Irracionalidad

Resulta difícil comentar situaciones y hechos de los que tenemos conocimiento por los medios de comunicación, en cualquier parte del mundo, hechos que parecen repetirse una y otra vez de forma cíclica, casi estacional; sucesos que provocan alteraciones de la vida social, declaraciones malsonantes y repetidos actos de violencia provenientes de una irracionalidad demasiado familiar para considerarla excepcional. Brutalidad como respuesta a la misma brutalidad que se censura, a la que sumar gritos y amenazas por parte de quien poco o nada tiene que decir, no por su supuesta o merecida importancia, sino por la insignificancia de unas voces necesitadas de la sinrazón con tal de hacerse oír, lo que significa su inmediato ninguneo, desde el mismo momento en que tales situaciones son incluidas en la noria de una información continua que más bien parece desinformación. De hecho, llega un punto en el que cualquier respuesta a un acto o comportamiento denunciable es preferible que aparezca acompañada por las correspondientes dosis de violencia, mejor si precisan de advertencias infantiles dirigidas a un público informativamente infantil; violencia generalmente interesada o visiblemente desorientada y egoísta que gusta aprovecharse de cualquier situación proclive a un desorden y confusión que, en última instancia, poco o nada tienen que ver con los problemas reales, los de la gente, los que se desarrollan y repiten al margen de esa otra realidad que venden y fomentan los medios de comunicación; se trata del penúltimo pico informativo que salpicará la aburrida normalidad que consumimos, esa que nos lleva de la mano por el borde de la irrelevancia.

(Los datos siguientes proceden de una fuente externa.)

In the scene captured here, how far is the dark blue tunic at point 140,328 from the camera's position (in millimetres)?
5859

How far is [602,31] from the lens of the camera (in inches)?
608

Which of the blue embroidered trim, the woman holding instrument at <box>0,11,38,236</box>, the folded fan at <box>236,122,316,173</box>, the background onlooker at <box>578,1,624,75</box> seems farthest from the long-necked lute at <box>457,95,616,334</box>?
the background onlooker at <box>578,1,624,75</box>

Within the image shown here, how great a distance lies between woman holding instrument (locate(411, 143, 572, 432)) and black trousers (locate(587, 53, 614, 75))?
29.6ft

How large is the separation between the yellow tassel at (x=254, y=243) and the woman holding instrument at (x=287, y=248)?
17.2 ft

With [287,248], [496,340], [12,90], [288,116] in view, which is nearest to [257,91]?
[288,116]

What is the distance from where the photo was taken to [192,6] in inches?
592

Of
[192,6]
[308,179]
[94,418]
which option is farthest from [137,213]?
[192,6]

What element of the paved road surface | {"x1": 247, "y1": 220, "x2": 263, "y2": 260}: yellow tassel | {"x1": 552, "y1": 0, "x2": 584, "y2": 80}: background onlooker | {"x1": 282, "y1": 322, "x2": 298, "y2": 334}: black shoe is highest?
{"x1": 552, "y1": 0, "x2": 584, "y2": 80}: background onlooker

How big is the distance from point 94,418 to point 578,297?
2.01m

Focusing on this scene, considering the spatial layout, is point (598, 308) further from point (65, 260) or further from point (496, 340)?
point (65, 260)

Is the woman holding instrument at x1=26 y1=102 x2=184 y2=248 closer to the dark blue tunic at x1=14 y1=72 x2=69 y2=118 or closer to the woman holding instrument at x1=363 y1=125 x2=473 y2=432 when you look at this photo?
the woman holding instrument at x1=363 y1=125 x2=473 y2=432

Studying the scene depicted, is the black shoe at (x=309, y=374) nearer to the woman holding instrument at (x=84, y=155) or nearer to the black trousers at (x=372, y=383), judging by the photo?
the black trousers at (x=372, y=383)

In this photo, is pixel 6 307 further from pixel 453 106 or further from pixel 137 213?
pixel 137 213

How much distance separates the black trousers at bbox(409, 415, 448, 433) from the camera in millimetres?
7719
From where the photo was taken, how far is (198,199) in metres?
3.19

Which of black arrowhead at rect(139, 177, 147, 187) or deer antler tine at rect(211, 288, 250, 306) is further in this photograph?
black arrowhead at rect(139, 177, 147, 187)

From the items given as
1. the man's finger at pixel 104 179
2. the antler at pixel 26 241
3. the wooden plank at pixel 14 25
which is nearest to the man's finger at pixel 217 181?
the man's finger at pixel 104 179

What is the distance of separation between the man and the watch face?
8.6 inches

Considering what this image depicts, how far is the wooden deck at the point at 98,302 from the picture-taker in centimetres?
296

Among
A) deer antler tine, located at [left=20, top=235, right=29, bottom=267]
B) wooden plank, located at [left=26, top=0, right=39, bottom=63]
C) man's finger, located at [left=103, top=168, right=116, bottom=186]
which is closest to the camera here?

Tampoco mejora que centre mi comentario en un hecho concreto, el último, pero, cuál es el último para unos medios de comunicación y redes sociales que viven de unas urgencias que no son tales, instalados e instalándonos en una premura que nada tiene que ver con la vida de la gente, esa cotidianidad que, al margen de focos y cámaras, una gran mayoría sufre deseosa de mostrar al mundo coloreada por luces y sonrisas que momentáneamente enmascararán el fastidio y la vergüenza que barniza muchas de ellas. Luces que amplifican lo que no deja de ser una violenta vulgaridad, violenta no, cruel, y digo cruel porque resulta cruel la indiferencia con la que hemos asumido nuestra propia intrascendencia, crueldad que se hace más dolorosa si cabe cuando la vemos reflejada en esas “espontáneas” e irracionales reacciones públicas que muestran los medios y en las que reconocemos nuestra propia frustración. Cámaras y medios a los que les importan un pimiento el interés o problema del sujeto o sujetos que desgraciadamente acaban de ascender al escalafón de noticia, y mucho menos los de esos otros que, como si de una oportunidad única se tratara, se dedican a exhibir esa peculiar brutalidad en forma de vandalismo completamente gratuito, salvajismo que desconoce o directamente obvia el supuesto motivo que le lleva a situarse ante el objetivo. Otro ingenuo sin razón, razón que desaparece en el mismo momento en el que decide mostrarse en una red de comunicaciones global que la engullirá y empequeñecerá al instante, más entretenimiento que realidad. ¿Sucedió o se trataba de una repetición?